**SELECTED EXCERPT**
-=-=-=-=-

Motion passed for general practice funding boost in Scotland

A motion proposed by the Scottish Green party to boost funding for general practice has been approved in Scottish Parliament.

The Scottish Greens called for the vote to allocate 11% of the health budget to primary care last week, in an attempt to address a 'crisis' in GP recruitment and retention. 

However, the motion was non-binding - meaning that it will not automatically progress to law - but instead operates as a way for public officials to address the concerns of their constituents. 

Parliamentary co-leader of the Scottish Greens and Lothian MSP Alison Johnstone said she was 'concerned about the increasing gaps in out-of-hours GP service provision across Scotland, given the value of this service to local communities.'

Reduced out-of-hours services have been an ongoing problem in Scotland. It was recently reported that cuts to out-of-hours have been extended for a further six months in Fife.

Both the BMA and RCGP have supported the call for 11% to be given to GPs, said Ms Johnstone in a debate in Parliament.

-=-=-=-=-

**SOURCE DATA**
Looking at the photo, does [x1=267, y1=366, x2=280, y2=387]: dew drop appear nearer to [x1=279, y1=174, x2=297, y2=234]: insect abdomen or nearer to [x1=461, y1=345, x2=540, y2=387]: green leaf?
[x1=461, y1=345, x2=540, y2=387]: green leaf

-=-=-=-=-

**GIVEN EXERCISE 1**
Copy the article on GP funding in Scotland above, between "Motion passed for" and "recruitment and retention.", inclusive.
**GIVEN EXERCISE 2**
Name every geographic place mentioned in the article on GP funding in Scotland.
**GIVEN EXERCISE 3**
Continue the article on GP funding in Scotland, picking up after its final sentence.

**EXERCISE ANSWER 1**
Motion passed for general practice funding boost in Scotland

A motion proposed by the Scottish Green party to boost funding for general practice has been approved in Scottish Parliament.

The Scottish Greens called for the vote to allocate 11% of the health budget to primary care last week, in an attempt to address a 'crisis' in GP recruitment and retention.

**EXERCISE ANSWER 2**
Scotland, Lothian, Fife

**EXERCISE ANSWER 3**
RCGP Scotland chair Dr Carey Lunan said the vote shows the ‘political will’ of investing in ‘community-based care, where 90% of all NHS consultations take place.’

The party also pointed out the number of full-time equivalent GPs had fallen by 4% since 2013, according to the 2017 Primary Care Workforce survey.

Last month, it was announced that a Government pilot initiative signed up 14 GPs in a bid to attract GPs to remote areas in Scotland.

Dr Lunan said: ‘I am delighted to see cross-party support for the work of general practice, following today’s debate in the Scottish Parliament, and I commend MSPs for backing RCGP’s call for 11% of the overall health budget.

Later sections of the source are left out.